Shunsuke Takei, former parliamentary secretary for foreign affairs and currently Sugita's colleague in the Lower House, tweeted
that the politician's article is "not politics but simply hate speech."
According to Japanese media
reports, Sugita claimed in tweets that other senior members in Parliament supported her.
The politician has since deleted her tweets, alleging that
her article provoked death threats from the LGBT community.
This is not the first time that a member of the LDP has expressed anti-LGBT sentiments. In November, a senior member of the same party said that the imperial banquets hosted by Emperor Akhito should refrain from inviting same-sex partners of state guests, according to Kyodo News
Sugita herself has expressed the same anti-LGBT sentiments before. An interview from a talk show in 2015 has resurfaced
in Japanese media, and quotes her voicing incendiary opinions on policies toward LGBT students in schools.
"If we recognize different sexual orientations, that will lead to calls to allow marriage between siblings, marriage between parents and children, or even marriage to pets or machines," she said.
Sugita's comments were again brought up at a press conference with LDP Secretary General Toshihiro Nikai on Tuesday, but he did not support or criticize his party member's comments.
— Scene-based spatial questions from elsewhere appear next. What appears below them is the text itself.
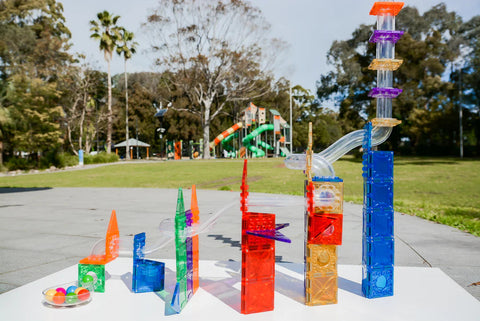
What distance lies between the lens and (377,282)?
2398 mm

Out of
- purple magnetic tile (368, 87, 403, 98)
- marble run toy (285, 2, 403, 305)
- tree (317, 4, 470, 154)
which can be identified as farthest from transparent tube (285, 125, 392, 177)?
tree (317, 4, 470, 154)

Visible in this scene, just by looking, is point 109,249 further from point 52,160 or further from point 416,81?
point 416,81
"Everybody has their own political stance and philosophy of life. The LDP is made up of members from different fields, representing the entire political spectrum from the right to the left," he said, according to Japanese newspaper Asahi Shimbun
Although Nikai still stressed the need for a diverse society, his views have not appeased Japan's thriving LGBT community, who released a press statement
stating that they plan to storm the LDP headquarters on Friday and protest Sugita's comments.
Japan has yet to legalize same-sex marriage, but same-sex partnerships are recognized in certain Japanese municipalities. Abe's government has also taken an active interest in the growing LGBT community by educating students on gender identity and implementing anti-bullying policies toward LGBT students, according
to the Human Rights Watch.
Japan's first lady, Akie Abe, is known for standing up for LGBT rights and has attended gay pride parades in the past.
Kingston said the prime minister has not commented on Sugita's controversial article in the run up to September's elections.
"The LDP is sitting in a sweet spot right now. Abe is very likely to win the re-election," said Kingston."They'd want to downplay a controversy like this."